A secondary index search is done (specified in Java client via the Statement object) by using the btree to first select a subset of the 25 million records. In a given query, you can only use one SI (you can build 4 SIs, as you have done, you can employ/use/exploit only one of them in a given query). Lets say you used FilterBin==F condition in the Statement object - setFilter(). btree for FilterBin is memory - will be looked up for matching “F” and qualifying records returned for further processing in the server.

If you pass BinA && BinB && BinC, additional conditions using a Filter Expression - (via the QueryPolicy - filetExp in Java) - then all the “F” qualifying records that are read from storage, will be additionally checked for satisfying the filterExp condition. Those that satisfy, will be returned. There is no need/benefit to build SI on BinA, BinB and BinC.

Given this mechanics, you can decide which Bin is best to do the first SI search - the one that will result in the smallest number of candidate records - rest you down-select via the appropriate filterExp.

Without looking at your code, I am assuming you may have just put a filterExp on all 4 bins, not really utilizing any SI, even though you built all 4 and hence turning your query into a scan - reading every record and applying the filter. Even then though, this should be faster than a stream UDF since a stream UDF is doing pretty much the same thing. (Unless you added an SI filter in the stream UDF!). However, lets rule out this situation first.

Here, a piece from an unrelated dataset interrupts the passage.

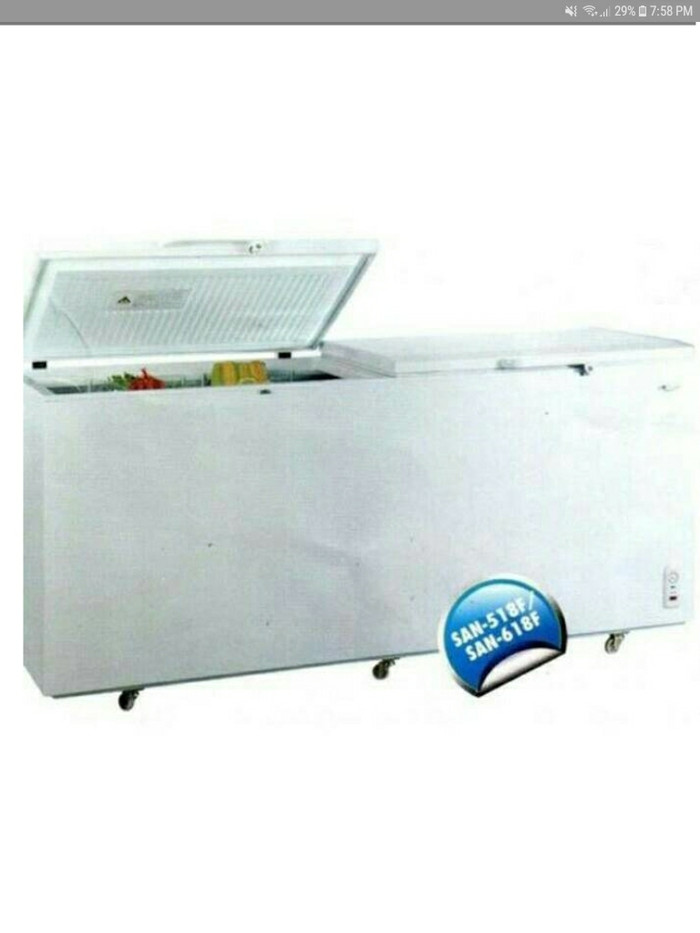 harga Chest freezer sansio san618f Tokopedia.com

Thank you for quick reply! The code in question (with names modified to match initial “FilterBin+BinA” pattern) is

C#

var statement = new Statement();
statement.SetNamespace(_settings.Namespace);
statement.SetSetName(_settings.Set);

var key = GetSearchKey(request);
statement.SetFilter(Filter.Equal(BinNames.FilterBin, key));

var queryPolicy = new QueryPolicy(_client.queryPolicyDefault);
queryPolicy.filterExp = Exp.Build(
    Exp.And(
        Exp.GE(Exp.IntBin(BinNames.BinA), Exp.Val(request.AMin)),
        Exp.LE(Exp.IntBin(BinNames.BinA), Exp.Val(request.AMax)),
        Exp.GE(Exp.IntBin(BinNames.BinB), Exp.Val(request.BMin)),
        Exp.LE(Exp.IntBin(BinNames.BinB), Exp.Val(request.BMax)),
        Exp.EQ(Exp.IntBin(BinNames.BinC), Exp.Val(request.CValue))
        )
    );
using (var queryResult = _client.Query(queryPolicy, statement))
...

So I expected this query to first leverage string index over FilterBin (chosen as the most selective), and then apply filterExp to resulting subset of rows. Didn’t know indices over bins A, B and C can’t help in this case, though. Is it what actually happens?

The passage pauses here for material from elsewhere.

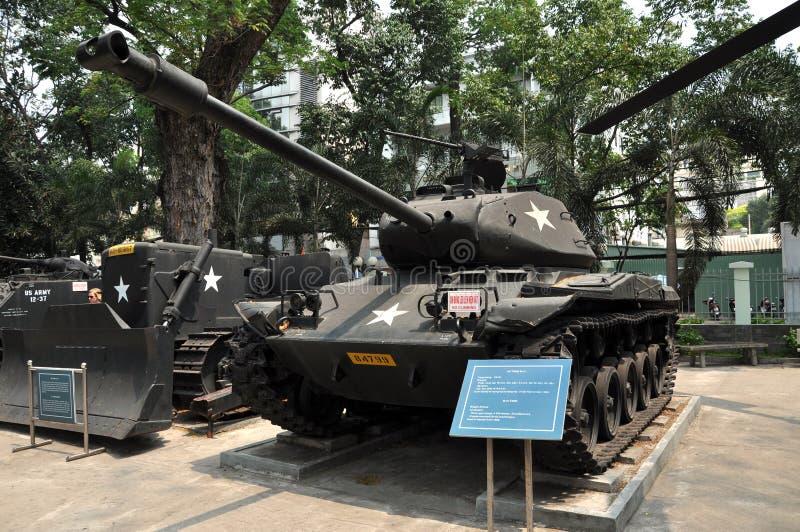 USA zbiornik wystawiający w Wojennych szczątkach Muzealnych w Saigon, Wietnam obrazy royalty free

Yes, you have the right mechanics in place. I am not a C# API expert but the constructs look correct. SI btrees point to record Primary Indices - so only used in first down select. Expressions do not look up the SI btree - they work on the specific record data. So, indices over bins A, B and C are just eating memory for nothing. In your comparative stream UDF, are you using SI Filter as well? I assume yes?

Yes, I use SI filter over FilterBin in both cases. My UDF is common filter → map → aggregate pipeline, which filters records, as I understand now, much like filterExp does. It returns slightly less data (lua list with 24 fields instead of full row + metadata), which could possibly explain speed difference

In Java, we have Statement.setBinNames() that lets you return selected bins of the record only from the query. I am sure C# has equivalent, if you want that.

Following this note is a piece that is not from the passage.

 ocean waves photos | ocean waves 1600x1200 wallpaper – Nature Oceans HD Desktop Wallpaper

I would recommend filter expression based query over aggregations with future server upgrades in mind.

Thank you, I’ll try it out!
As to my initial question - are tens-of-seconds latencies expected to be seen in my scenario? I did suspect Aerospike server runs lots of scans on row subsets (which may contain from zero to, let’s say, two or three millions of items), I’m just not sure whether this process can really take 50 seconds or it is just me configuring AS server horribly wrong :slight_smile:

If latter is the case - where would you suggest I start looking? Maybe tuning parameters like service_threads (currently I use pretty much default config, with query-in-transaction-thread, query-threads and query-priority being most notable exceptions for UDF)?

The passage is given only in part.